* Data provided
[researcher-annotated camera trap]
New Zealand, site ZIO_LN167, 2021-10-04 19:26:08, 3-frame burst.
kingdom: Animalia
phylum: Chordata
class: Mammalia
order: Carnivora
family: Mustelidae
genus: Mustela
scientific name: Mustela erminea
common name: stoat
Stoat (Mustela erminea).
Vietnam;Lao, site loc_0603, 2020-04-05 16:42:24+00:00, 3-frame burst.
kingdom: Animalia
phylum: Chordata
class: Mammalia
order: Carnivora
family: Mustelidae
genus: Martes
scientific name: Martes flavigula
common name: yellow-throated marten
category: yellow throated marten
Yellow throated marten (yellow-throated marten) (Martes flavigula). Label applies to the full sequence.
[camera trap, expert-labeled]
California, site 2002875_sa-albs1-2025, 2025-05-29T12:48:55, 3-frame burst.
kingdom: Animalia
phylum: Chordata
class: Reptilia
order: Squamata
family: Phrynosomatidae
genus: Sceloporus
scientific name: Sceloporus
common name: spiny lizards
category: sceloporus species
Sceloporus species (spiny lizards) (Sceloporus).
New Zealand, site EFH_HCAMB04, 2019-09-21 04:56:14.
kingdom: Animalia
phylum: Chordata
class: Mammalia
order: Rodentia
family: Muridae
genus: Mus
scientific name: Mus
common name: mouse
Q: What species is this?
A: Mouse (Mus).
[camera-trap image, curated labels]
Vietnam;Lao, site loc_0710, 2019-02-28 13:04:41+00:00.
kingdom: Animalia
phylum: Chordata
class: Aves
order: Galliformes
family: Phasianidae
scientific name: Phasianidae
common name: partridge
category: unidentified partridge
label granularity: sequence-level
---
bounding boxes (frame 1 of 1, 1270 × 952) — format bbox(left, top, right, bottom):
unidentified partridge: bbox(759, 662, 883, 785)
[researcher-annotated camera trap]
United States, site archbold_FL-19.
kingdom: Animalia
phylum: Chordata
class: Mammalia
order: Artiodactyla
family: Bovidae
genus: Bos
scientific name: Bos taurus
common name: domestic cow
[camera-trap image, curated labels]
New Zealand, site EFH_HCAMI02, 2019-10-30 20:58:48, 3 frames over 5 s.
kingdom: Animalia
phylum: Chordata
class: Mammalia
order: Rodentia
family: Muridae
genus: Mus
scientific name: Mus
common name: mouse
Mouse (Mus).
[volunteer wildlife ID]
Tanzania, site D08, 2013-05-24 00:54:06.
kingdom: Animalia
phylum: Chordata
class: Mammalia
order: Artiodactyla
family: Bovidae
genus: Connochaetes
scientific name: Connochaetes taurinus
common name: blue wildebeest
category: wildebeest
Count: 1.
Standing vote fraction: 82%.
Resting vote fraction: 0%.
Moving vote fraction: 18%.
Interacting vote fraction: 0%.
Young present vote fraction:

* Work item
Copy out the lines above that hold the string "burst".

* Response area
New Zealand, site ZIO_LN167, 2021-10-04 19:26:08, 3-frame burst.
Vietnam;Lao, site loc_0603, 2020-04-05 16:42:24+00:00, 3-frame burst.
California, site 2002875_sa-albs1-2025, 2025-05-29T12:48:55, 3-frame burst.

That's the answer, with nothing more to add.